The last time Amy gave me a hand-job my penis looked like a swollen red popsicle. I looked down on the bed as Amy's un-lubed hand violently yanked like she was trying to start a lawnmower while her other hand was flipping channels with the remote. I remember the excruciating pain of the chaffing, pubic hair flying like a visit to the barber shop, and the agonizing frustration of wanting to cum to end this hideous medieval torture.

"Yeah, dude. A tugg-job," he confirmed striking the ball.

'TTTSSSHHH'

"Bastard!" I said hurling a clump of turf with my pitching wedge.

"Yeah, there's this great oriental massage place down on Harry Hines," Denny said.

"Oh, yeah?"

"Yeah, place is called 'The Happy Hand'," he said slicing a hard grounder.

'TTTSSSHHH'

"Their small hands make my cock look huge," he added.

"Dude, golf boy's really pushing the gas on that cart--he's really movin'," I observed. "Looks like he's comin' for us. What does he want?"

"Aahh, whatever. But you should check this place..."

"He's getting pretty, damn close, man!" I interrupted.

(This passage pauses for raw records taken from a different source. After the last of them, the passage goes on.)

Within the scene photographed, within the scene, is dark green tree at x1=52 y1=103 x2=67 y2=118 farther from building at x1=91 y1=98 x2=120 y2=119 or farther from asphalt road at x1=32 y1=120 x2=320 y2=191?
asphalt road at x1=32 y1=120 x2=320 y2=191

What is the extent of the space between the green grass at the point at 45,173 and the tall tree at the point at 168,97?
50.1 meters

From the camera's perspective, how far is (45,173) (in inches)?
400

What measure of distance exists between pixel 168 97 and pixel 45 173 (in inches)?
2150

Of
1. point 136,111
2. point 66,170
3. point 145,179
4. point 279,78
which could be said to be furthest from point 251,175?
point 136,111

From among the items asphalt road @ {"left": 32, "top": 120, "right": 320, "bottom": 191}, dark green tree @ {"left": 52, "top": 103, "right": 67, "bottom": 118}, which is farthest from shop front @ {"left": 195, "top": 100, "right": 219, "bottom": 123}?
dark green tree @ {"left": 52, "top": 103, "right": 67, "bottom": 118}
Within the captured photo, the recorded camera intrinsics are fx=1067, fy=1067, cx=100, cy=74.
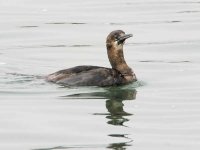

Golf boy was charging at us like General Patton in his tank. He violently slammed over potholes and hills sending golf balls flying like a popcorn machine. He charged on.

"Shit, man grab your stuff! Move!" I yelled.

"No time! My beers!" Denny yelled as we dived away as golf boy plowed into our cooler and side swiped our clubs.

We laid for a moment in the mildewed grass surrounded by exploding beers, broken tees, and mangled clubs. I looked at Denny who had a small piece of turf caught in his goal-tee.

"You're not gonna pop-a-cap are you?" I asked.